» **DESCRIPTION OF THE TASK**
Would you output the entries below only from the line containing "الصورة: Firefighters battle" through the line containing "50. Meet Herman, The", exactly as they stand and with both ends included?

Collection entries
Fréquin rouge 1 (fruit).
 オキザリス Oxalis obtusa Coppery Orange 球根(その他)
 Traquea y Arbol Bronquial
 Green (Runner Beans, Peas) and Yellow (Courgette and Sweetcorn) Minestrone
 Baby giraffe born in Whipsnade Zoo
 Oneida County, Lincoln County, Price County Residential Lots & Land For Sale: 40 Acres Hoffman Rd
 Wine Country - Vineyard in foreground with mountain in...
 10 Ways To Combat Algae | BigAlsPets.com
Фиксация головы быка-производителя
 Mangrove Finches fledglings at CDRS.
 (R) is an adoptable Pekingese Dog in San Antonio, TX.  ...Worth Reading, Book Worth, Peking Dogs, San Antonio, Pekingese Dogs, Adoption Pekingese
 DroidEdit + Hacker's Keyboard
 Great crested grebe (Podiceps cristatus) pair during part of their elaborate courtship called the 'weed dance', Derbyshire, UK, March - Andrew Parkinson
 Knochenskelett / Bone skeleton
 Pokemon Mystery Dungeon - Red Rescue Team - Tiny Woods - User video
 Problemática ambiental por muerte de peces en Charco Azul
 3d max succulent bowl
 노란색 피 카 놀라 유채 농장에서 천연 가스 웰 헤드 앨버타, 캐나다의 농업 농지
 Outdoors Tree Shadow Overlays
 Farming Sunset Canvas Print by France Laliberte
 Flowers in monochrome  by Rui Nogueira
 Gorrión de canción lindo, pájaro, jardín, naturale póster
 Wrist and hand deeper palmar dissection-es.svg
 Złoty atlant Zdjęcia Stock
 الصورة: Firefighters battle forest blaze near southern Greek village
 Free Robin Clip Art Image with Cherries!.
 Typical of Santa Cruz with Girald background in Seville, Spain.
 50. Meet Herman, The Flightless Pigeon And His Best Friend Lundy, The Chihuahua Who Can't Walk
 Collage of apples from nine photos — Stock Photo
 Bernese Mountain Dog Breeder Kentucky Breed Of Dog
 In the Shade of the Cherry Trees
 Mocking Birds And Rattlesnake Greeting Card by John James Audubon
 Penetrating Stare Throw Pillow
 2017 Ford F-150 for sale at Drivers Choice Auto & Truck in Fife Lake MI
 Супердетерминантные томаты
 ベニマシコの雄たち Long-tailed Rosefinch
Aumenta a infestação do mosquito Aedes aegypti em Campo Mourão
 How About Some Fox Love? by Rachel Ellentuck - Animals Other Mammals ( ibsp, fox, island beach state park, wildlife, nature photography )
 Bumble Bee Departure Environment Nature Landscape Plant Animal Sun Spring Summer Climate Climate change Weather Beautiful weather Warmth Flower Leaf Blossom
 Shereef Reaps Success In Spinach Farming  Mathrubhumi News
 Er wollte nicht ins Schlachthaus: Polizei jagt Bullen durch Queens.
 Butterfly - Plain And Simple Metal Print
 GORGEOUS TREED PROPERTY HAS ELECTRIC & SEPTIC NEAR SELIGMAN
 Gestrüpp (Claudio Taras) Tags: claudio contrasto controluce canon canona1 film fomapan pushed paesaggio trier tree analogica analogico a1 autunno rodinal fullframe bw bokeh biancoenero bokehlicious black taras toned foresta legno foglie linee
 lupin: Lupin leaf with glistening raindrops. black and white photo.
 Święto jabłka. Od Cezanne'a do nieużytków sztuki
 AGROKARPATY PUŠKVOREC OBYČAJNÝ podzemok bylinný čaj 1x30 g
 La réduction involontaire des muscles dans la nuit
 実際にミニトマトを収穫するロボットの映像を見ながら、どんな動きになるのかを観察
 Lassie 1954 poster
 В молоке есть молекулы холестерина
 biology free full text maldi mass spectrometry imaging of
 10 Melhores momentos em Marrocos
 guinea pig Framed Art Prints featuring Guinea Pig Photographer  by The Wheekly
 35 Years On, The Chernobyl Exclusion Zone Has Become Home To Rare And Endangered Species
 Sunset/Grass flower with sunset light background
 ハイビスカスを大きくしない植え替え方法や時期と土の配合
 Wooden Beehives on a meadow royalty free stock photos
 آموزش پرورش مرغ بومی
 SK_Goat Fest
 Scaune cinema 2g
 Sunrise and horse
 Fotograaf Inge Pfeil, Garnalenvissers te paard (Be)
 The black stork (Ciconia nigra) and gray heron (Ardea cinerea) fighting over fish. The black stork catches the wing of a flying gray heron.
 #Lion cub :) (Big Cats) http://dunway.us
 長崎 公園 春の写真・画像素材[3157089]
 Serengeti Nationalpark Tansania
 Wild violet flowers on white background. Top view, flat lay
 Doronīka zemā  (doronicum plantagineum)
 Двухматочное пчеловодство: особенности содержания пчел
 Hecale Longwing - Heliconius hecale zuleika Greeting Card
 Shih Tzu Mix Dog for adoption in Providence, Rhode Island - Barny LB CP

» **THE ANSWER**
 الصورة: Firefighters battle forest blaze near southern Greek village
 Free Robin Clip Art Image with Cherries!.
 Typical of Santa Cruz with Girald background in Seville, Spain.
 50. Meet Herman, The Flightless Pigeon And His Best Friend Lundy, The Chihuahua Who Can't Walk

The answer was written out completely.